Information Technology Services

Phishing Protection

🎣 What is Phishing?

Phishing is a type of online scam where attackers impersonate a trusted organization to "fish" for your sensitive information. They use deceptive emails, texts, or websites to trick you into revealing data like your passwords, credit card numbers, or other personal details.

These messages often create a sense of urgency or fear (e.g., "Your account will be suspended!") to rush you into making a mistake. Phishing is the most widely known type of "Social Engineering". You can learn more about phishing below or for a deeper dive, visit our info page on Social Engineering.

😟 Why It's a Threat

When an attacker successfully phishes you, they gain the keys to your digital life.

  • For You: This can lead to identity theft, financial loss from your bank accounts, and unauthorized access to your university and social media accounts. Attackers could even use your account to send malicious emails to your friends and colleagues.

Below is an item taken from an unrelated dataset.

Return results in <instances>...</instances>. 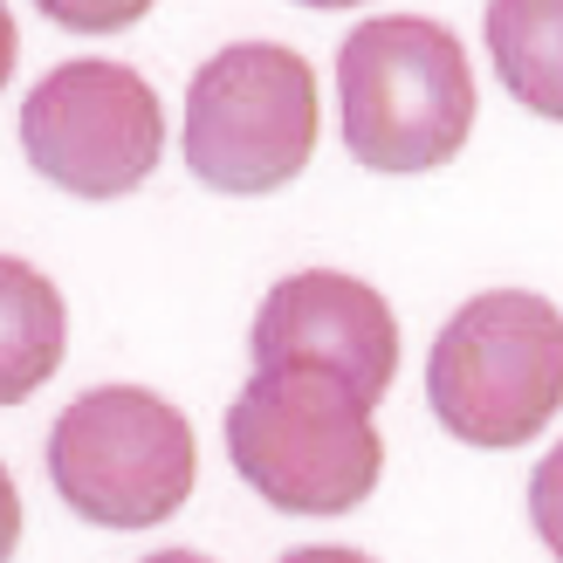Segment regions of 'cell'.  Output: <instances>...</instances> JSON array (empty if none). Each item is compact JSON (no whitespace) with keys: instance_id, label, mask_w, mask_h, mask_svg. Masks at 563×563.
I'll list each match as a JSON object with an SVG mask.
<instances>
[{"instance_id":"obj_1","label":"cell","mask_w":563,"mask_h":563,"mask_svg":"<svg viewBox=\"0 0 563 563\" xmlns=\"http://www.w3.org/2000/svg\"><path fill=\"white\" fill-rule=\"evenodd\" d=\"M228 461L282 516H351L385 474V440L344 378L268 364L228 406Z\"/></svg>"},{"instance_id":"obj_2","label":"cell","mask_w":563,"mask_h":563,"mask_svg":"<svg viewBox=\"0 0 563 563\" xmlns=\"http://www.w3.org/2000/svg\"><path fill=\"white\" fill-rule=\"evenodd\" d=\"M344 145L372 173H433L474 131V69L454 27L427 14H378L336 48Z\"/></svg>"},{"instance_id":"obj_3","label":"cell","mask_w":563,"mask_h":563,"mask_svg":"<svg viewBox=\"0 0 563 563\" xmlns=\"http://www.w3.org/2000/svg\"><path fill=\"white\" fill-rule=\"evenodd\" d=\"M433 419L467 446H522L563 412V309L537 289L461 302L427 357Z\"/></svg>"},{"instance_id":"obj_4","label":"cell","mask_w":563,"mask_h":563,"mask_svg":"<svg viewBox=\"0 0 563 563\" xmlns=\"http://www.w3.org/2000/svg\"><path fill=\"white\" fill-rule=\"evenodd\" d=\"M192 474L186 412L145 385H97L48 427V482L97 529H158L186 509Z\"/></svg>"},{"instance_id":"obj_5","label":"cell","mask_w":563,"mask_h":563,"mask_svg":"<svg viewBox=\"0 0 563 563\" xmlns=\"http://www.w3.org/2000/svg\"><path fill=\"white\" fill-rule=\"evenodd\" d=\"M317 69L282 42H234L186 90V165L213 192H275L317 152Z\"/></svg>"},{"instance_id":"obj_6","label":"cell","mask_w":563,"mask_h":563,"mask_svg":"<svg viewBox=\"0 0 563 563\" xmlns=\"http://www.w3.org/2000/svg\"><path fill=\"white\" fill-rule=\"evenodd\" d=\"M21 152L76 200H124L165 158L158 90L124 63H63L21 103Z\"/></svg>"},{"instance_id":"obj_7","label":"cell","mask_w":563,"mask_h":563,"mask_svg":"<svg viewBox=\"0 0 563 563\" xmlns=\"http://www.w3.org/2000/svg\"><path fill=\"white\" fill-rule=\"evenodd\" d=\"M268 364H302V372H330L364 399H385L399 378V323L391 302L357 275L336 268H302L282 275L268 302L255 309V372Z\"/></svg>"},{"instance_id":"obj_8","label":"cell","mask_w":563,"mask_h":563,"mask_svg":"<svg viewBox=\"0 0 563 563\" xmlns=\"http://www.w3.org/2000/svg\"><path fill=\"white\" fill-rule=\"evenodd\" d=\"M69 344L63 296L42 268L0 255V406H21L55 378Z\"/></svg>"},{"instance_id":"obj_9","label":"cell","mask_w":563,"mask_h":563,"mask_svg":"<svg viewBox=\"0 0 563 563\" xmlns=\"http://www.w3.org/2000/svg\"><path fill=\"white\" fill-rule=\"evenodd\" d=\"M482 27L509 97L563 124V0H488Z\"/></svg>"},{"instance_id":"obj_10","label":"cell","mask_w":563,"mask_h":563,"mask_svg":"<svg viewBox=\"0 0 563 563\" xmlns=\"http://www.w3.org/2000/svg\"><path fill=\"white\" fill-rule=\"evenodd\" d=\"M35 8L69 27V35H118V27H137L158 0H35Z\"/></svg>"},{"instance_id":"obj_11","label":"cell","mask_w":563,"mask_h":563,"mask_svg":"<svg viewBox=\"0 0 563 563\" xmlns=\"http://www.w3.org/2000/svg\"><path fill=\"white\" fill-rule=\"evenodd\" d=\"M529 522H537L543 550L563 563V440L537 461V474H529Z\"/></svg>"},{"instance_id":"obj_12","label":"cell","mask_w":563,"mask_h":563,"mask_svg":"<svg viewBox=\"0 0 563 563\" xmlns=\"http://www.w3.org/2000/svg\"><path fill=\"white\" fill-rule=\"evenodd\" d=\"M14 543H21V495H14V474L0 467V563L14 556Z\"/></svg>"},{"instance_id":"obj_13","label":"cell","mask_w":563,"mask_h":563,"mask_svg":"<svg viewBox=\"0 0 563 563\" xmlns=\"http://www.w3.org/2000/svg\"><path fill=\"white\" fill-rule=\"evenodd\" d=\"M282 563H372L364 550H336V543H309V550H289Z\"/></svg>"},{"instance_id":"obj_14","label":"cell","mask_w":563,"mask_h":563,"mask_svg":"<svg viewBox=\"0 0 563 563\" xmlns=\"http://www.w3.org/2000/svg\"><path fill=\"white\" fill-rule=\"evenodd\" d=\"M14 21H8V8H0V90H8V76H14Z\"/></svg>"},{"instance_id":"obj_15","label":"cell","mask_w":563,"mask_h":563,"mask_svg":"<svg viewBox=\"0 0 563 563\" xmlns=\"http://www.w3.org/2000/svg\"><path fill=\"white\" fill-rule=\"evenodd\" d=\"M145 563H213V556H192V550H158V556H145Z\"/></svg>"},{"instance_id":"obj_16","label":"cell","mask_w":563,"mask_h":563,"mask_svg":"<svg viewBox=\"0 0 563 563\" xmlns=\"http://www.w3.org/2000/svg\"><path fill=\"white\" fill-rule=\"evenodd\" d=\"M302 8H357V0H302Z\"/></svg>"}]
</instances>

  • For the University: A single compromised account can be the entry point for a major cyberattack. This can result in large-scale data breaches of student records or sensitive research, financial fraud, and even a shutdown of campus-wide IT systems (ransomware).

 🧐 How to Spot a Phish

Always be suspicious of unexpected messages. Look for these common red flags:

  • Mismatched Links: Hover your mouse over any link before you click. The link's destination address will pop up. If it looks strange or doesn't match the sender, don't click it.

  • Suspicious Sender: Carefully check the sender's full email address, not just the display name. Look for small misspellings or an unusual domain (e.g., university-support.com instead of university.edu).

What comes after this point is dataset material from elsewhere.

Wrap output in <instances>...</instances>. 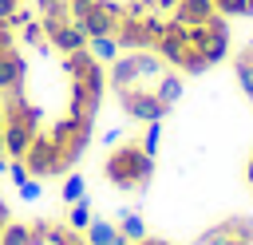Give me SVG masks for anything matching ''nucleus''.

  • Urgent or Threatening Language: Phrases like "Immediate Action Required" or "Account Locked" are designed to make you panic. Legitimate organizations rarely use such high-pressure tactics.

  • Generic Greetings & Poor Grammar: Be wary of emails that start with "Dear Valued Customer" or are filled with spelling mistakes.

 🛡️ Your Best Defenses

Protecting yourself is straightforward if you build these habits:

  1. Enable Multi-Factor Authentication (MFA): This is your single most effective defense. Even if a scammer steals your password, MFA prevents them from logging in without a code from your phone. Turn it on for all important accounts, especially your university login.

  2. Never Share Your Password or One-Time Passcodes: No legitimate organization, including our IT department, will ever ask you for your password via email.

  3. Verify Independently: If you're worried an email might be legitimate, don't use the links or phone numbers in it. Instead, go directly to the official website or call a known public number to verify the request.

  4. When in Doubt, Report It! If you receive a suspicious email in your university inbox, use the new "Phish Alert Button" button in Gmail! This helps protect everyone in our community.

  5. Don't Know It? Don't Click It! Never click unknown links or scan unknown QR codes!